Town undervalued Maple Tree Place by 145 percent
By Tom Gresham
The Maple Tree Place development sold for approximately 145 percent more than its tax valuation, possibly indicating the town missed out on several hundred thousand dollars in revenue.
Town assessor Bill Hinman expressed astonishment at the $103.3 million purchase price in the sale of Maple Tree Place from Connecticut-based Starwood Ceruzzi to Inland Western Retail Real Estate Trust of Illinois. The purchase was closed on May 20.
“That number is definitely a surprise,” Hinman said. “I’m very surprised it was that high. That’s much higher than I’d anticipated.”
Theresa Knight of the property valuation and review division of the Vermont Department of Taxes said she believed the sale price was the largest for a non-utility commercial property in state history.
The appraisal of the property was updated this spring at $42.2 million. Experts in property valuations said it is too early to tell whether the chasm between the sale price and the town’s appraisal was the result of a major undervaluation or if other factors were involved.
“We are supposed to be showing in our crystal ball that this is what the property would be selling for on April 1 each year,” said Todd LeBlanc, the town assessor in South Burlington. “That’s the goal, but this is by no means an exact science and there are many things that can go into a sale.”
It is difficult to measure the property tax revenues the town might have missed out on if the property was actually undervalued by such a large margin. For instance, the sale price was based on the current Maple Tree Place, while property taxes this year were paid on last year’s appraisal of approximately $36 million, which did not include construction at the site over the past year.

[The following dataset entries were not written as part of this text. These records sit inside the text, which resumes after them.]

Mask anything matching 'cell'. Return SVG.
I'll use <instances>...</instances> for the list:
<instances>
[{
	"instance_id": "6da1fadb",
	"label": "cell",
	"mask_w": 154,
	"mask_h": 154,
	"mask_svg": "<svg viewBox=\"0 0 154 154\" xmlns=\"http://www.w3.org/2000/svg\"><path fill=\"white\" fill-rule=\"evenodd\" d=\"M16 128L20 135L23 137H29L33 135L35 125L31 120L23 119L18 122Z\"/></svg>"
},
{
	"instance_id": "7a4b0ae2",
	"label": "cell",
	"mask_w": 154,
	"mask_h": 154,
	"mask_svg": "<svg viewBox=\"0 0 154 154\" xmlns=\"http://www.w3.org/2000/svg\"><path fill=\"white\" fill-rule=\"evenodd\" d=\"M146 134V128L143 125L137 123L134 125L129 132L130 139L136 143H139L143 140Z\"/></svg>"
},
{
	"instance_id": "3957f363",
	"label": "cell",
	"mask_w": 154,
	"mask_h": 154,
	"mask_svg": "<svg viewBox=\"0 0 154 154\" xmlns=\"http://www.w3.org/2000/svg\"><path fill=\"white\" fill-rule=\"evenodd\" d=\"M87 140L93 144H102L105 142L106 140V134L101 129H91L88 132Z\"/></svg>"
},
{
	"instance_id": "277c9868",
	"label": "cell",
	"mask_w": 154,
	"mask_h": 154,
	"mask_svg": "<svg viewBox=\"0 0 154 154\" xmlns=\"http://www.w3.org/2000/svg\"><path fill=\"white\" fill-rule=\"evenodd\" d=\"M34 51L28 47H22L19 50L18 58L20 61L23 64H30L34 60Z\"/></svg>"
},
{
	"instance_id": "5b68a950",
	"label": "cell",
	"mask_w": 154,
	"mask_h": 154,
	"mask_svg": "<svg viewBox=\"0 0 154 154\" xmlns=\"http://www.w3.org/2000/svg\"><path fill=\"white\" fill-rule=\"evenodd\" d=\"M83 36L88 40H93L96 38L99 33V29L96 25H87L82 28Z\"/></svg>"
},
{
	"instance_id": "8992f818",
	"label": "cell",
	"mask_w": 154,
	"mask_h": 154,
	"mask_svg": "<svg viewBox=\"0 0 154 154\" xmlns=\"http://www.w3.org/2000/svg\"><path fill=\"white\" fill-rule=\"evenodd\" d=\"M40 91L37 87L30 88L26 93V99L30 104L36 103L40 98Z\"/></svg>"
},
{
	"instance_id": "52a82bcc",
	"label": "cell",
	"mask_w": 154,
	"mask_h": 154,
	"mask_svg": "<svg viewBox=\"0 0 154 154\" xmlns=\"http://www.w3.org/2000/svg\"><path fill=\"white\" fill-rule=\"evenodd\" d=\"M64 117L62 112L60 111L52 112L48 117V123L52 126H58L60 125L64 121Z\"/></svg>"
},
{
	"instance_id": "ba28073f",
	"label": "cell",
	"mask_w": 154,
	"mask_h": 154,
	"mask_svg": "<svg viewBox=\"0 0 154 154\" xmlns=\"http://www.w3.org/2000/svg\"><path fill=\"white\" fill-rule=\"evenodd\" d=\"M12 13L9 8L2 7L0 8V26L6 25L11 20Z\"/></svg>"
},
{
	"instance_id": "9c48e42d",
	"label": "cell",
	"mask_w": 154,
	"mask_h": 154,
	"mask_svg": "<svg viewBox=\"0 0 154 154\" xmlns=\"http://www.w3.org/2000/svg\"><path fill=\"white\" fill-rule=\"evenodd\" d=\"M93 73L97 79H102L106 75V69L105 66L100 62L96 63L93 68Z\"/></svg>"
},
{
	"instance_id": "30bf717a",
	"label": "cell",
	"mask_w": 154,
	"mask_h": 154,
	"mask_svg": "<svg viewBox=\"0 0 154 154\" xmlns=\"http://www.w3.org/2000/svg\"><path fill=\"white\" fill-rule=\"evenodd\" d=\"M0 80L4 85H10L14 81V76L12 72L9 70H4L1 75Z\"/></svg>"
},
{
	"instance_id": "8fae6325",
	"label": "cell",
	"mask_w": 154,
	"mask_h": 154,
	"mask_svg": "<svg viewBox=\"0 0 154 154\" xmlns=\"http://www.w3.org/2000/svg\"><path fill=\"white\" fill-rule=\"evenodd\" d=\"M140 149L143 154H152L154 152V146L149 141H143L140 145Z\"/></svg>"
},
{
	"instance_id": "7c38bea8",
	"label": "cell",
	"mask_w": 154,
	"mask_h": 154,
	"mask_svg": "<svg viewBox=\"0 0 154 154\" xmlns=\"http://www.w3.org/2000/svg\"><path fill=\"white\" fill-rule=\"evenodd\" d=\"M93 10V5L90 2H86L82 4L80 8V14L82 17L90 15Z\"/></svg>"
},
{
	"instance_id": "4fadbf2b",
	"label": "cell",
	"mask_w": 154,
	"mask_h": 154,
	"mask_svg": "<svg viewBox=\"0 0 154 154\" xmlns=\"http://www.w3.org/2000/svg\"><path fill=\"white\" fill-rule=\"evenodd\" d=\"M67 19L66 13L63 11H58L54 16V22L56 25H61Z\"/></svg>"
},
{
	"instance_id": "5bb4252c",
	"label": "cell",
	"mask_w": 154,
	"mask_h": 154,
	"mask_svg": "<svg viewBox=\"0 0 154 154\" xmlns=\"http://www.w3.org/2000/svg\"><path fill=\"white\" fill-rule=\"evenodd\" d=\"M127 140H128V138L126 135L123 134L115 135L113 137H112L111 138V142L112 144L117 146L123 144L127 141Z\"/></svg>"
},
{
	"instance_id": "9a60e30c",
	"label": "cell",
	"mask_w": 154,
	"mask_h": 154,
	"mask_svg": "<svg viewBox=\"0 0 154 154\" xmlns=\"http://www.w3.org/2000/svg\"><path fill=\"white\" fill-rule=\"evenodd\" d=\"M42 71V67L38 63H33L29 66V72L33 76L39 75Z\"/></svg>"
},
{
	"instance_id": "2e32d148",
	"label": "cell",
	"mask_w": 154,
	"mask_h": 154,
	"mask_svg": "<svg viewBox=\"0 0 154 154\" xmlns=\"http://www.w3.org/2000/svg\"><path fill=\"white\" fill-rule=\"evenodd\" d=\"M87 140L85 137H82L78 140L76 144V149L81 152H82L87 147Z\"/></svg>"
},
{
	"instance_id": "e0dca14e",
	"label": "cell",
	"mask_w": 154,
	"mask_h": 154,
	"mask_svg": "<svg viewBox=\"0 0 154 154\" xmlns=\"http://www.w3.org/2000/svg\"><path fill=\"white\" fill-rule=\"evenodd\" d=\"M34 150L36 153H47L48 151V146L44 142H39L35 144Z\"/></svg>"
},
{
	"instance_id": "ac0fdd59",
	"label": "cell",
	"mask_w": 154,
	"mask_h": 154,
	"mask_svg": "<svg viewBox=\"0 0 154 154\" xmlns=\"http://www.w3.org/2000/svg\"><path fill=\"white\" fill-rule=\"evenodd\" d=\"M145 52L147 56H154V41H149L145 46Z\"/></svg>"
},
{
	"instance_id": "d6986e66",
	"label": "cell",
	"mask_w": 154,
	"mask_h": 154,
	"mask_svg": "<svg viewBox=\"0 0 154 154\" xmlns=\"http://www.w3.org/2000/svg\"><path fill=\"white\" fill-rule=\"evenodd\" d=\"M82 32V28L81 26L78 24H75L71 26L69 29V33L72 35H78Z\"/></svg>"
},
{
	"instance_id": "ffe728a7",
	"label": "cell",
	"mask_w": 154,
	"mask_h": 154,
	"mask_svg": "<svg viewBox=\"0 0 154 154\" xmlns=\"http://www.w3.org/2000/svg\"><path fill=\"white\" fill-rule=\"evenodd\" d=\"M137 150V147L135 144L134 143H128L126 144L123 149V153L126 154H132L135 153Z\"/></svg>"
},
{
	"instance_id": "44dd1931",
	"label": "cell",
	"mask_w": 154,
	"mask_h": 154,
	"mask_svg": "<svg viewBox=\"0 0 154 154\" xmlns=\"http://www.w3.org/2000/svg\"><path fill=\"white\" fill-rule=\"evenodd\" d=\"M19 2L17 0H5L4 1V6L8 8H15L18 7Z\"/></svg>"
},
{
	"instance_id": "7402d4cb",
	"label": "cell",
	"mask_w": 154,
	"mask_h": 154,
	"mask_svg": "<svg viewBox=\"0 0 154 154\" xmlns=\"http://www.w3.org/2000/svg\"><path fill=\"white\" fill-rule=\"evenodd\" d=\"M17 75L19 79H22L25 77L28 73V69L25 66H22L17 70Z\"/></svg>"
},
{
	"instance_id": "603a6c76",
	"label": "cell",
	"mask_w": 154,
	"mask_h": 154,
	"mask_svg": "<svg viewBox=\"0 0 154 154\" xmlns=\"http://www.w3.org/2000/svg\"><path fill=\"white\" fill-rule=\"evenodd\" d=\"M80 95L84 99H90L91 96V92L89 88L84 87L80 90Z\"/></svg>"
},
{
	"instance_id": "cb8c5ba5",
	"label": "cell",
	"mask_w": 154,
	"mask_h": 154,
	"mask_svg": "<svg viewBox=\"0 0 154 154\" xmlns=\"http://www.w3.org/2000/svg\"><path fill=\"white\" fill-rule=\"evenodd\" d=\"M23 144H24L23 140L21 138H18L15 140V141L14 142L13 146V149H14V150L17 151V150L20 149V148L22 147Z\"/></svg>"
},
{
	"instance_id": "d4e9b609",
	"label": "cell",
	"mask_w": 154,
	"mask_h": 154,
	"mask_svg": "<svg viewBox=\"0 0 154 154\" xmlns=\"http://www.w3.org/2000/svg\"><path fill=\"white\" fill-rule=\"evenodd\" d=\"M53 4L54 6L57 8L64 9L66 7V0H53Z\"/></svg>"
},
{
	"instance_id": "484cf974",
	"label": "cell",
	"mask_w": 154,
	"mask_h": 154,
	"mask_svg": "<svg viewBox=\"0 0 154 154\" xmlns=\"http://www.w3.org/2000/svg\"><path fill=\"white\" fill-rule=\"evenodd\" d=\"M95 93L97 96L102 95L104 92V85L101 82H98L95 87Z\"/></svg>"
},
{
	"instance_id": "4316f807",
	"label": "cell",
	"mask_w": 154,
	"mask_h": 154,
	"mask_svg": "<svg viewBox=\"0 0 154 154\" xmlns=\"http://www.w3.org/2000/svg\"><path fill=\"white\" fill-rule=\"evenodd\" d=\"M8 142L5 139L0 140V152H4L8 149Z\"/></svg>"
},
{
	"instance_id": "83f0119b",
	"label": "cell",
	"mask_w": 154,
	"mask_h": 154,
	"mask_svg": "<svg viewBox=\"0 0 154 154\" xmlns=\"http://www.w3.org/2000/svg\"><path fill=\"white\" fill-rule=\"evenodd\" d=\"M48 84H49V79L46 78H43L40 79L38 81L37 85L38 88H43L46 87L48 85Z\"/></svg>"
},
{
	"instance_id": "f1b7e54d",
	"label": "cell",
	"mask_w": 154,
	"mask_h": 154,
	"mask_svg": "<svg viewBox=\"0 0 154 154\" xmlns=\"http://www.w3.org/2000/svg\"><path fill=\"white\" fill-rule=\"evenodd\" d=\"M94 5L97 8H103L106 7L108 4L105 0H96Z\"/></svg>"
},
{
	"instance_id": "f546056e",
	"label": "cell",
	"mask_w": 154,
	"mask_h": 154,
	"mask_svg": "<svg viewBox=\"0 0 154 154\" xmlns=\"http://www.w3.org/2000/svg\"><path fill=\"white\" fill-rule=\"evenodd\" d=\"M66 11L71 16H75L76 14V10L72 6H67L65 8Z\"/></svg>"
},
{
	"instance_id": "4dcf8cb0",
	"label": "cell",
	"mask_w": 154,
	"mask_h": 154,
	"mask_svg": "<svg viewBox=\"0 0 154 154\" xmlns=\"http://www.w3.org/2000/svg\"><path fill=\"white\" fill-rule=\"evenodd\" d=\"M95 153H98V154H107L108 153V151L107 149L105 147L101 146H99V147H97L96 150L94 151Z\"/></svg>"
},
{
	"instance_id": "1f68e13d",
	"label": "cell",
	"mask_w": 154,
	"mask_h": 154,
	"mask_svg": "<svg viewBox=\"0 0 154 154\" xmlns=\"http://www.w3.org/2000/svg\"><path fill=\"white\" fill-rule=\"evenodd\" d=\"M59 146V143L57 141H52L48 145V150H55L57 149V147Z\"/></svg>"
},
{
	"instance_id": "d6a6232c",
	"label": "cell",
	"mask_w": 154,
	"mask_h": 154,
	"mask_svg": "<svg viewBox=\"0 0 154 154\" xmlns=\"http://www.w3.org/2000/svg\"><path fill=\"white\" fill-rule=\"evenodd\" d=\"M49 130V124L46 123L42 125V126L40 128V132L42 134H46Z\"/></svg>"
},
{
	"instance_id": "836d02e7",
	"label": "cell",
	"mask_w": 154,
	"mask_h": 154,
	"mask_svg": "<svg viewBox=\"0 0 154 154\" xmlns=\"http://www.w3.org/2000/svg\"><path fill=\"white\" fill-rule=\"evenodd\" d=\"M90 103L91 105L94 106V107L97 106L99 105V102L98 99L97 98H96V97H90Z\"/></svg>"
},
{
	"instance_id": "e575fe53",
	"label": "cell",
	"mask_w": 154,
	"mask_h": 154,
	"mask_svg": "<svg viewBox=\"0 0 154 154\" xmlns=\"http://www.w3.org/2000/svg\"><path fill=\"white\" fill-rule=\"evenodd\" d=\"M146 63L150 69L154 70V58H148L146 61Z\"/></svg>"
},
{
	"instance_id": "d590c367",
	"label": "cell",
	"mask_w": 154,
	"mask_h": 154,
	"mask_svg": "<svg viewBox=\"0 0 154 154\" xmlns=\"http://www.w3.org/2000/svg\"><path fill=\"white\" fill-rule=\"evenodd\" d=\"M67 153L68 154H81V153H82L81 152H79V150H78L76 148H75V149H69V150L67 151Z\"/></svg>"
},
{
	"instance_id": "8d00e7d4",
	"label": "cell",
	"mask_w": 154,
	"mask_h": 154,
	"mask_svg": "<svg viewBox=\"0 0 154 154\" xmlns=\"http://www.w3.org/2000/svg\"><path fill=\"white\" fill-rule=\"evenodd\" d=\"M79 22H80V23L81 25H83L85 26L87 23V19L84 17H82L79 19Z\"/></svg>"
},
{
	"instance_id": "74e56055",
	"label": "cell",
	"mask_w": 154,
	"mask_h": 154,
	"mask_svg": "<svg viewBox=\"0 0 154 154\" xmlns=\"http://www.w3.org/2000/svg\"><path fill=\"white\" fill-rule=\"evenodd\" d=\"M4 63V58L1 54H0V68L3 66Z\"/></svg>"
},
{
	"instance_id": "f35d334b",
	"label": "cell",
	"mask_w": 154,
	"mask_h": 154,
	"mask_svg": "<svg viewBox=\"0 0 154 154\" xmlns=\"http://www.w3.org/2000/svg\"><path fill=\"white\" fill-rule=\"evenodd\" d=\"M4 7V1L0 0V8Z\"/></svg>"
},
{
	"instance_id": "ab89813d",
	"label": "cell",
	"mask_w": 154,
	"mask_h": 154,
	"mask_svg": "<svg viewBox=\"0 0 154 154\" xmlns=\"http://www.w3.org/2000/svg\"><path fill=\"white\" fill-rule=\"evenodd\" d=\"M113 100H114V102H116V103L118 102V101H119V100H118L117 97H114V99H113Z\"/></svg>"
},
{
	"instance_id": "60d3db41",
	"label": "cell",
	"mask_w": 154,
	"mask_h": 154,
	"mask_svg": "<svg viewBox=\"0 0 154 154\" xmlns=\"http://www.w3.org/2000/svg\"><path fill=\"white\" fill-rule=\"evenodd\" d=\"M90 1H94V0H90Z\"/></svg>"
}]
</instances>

However, a reasonable estimate of the difference in property taxes for the current fiscal year, which concludes July 1, exceeds $700,000.
LeBlanc, Hinman and Knight cited a host of reasons why the sale price would be significantly higher than an accurate appraisal, though Hinman conceded they might not entirely explain such a stark difference.
Among the possible factors that could lead to an inflated sale price e are the structure of the financing of the purchase and the leasing agreements within the development, LeBlanc said. Hinman said sometimes a sale that involves special contingencies beyond a simple real estate transfer bears little relation to the market price.
Rick Fox, a spokesman for Inland Real Estate, was unaware of the details of the transaction. Fox indicated he would investigate the possibility of contingencies, but he did not respond by the Observer’s deadline.
Hinman said he will begin to work with Inland Western in the next month to investigate the specifics of the purchase agreement. He is confident the deal will indicate the town’s appraisal was not such a small fraction of the property’s true value.
“I know what these properties were worth,” Hinman said. “There is no way that we missed Maple Tree Place by that much.”
Hinman said the sale price for Maple Tree Place will not immediately increase the appraisal for the property.
“That’s a sticky point,” Hinman said. “Eventually, it will, but it probably won’t between now and the next appraisal, because you can’t appraise based on the sale price.”
As a comparison, Hinman said homes in Brennan Woods have been selling for $100,000 more than their appraised value from two years ago, but the town cannot reappraise Brennan Woods because the market in the neighborhood has grown so fast.
“I cannot go out and selectively prosecute somebody and raise their (appraisal) unless I find something substantial that I missed,” Hinman said.
Knight agreed it is difficult to tell what kind of impact the sale would have on the appraisal of Maple Tree Place, but she said it would definitely not affect the property’s value over the next year. She said the grand list values are based on values prior to April 1, so the sale cannot be considered.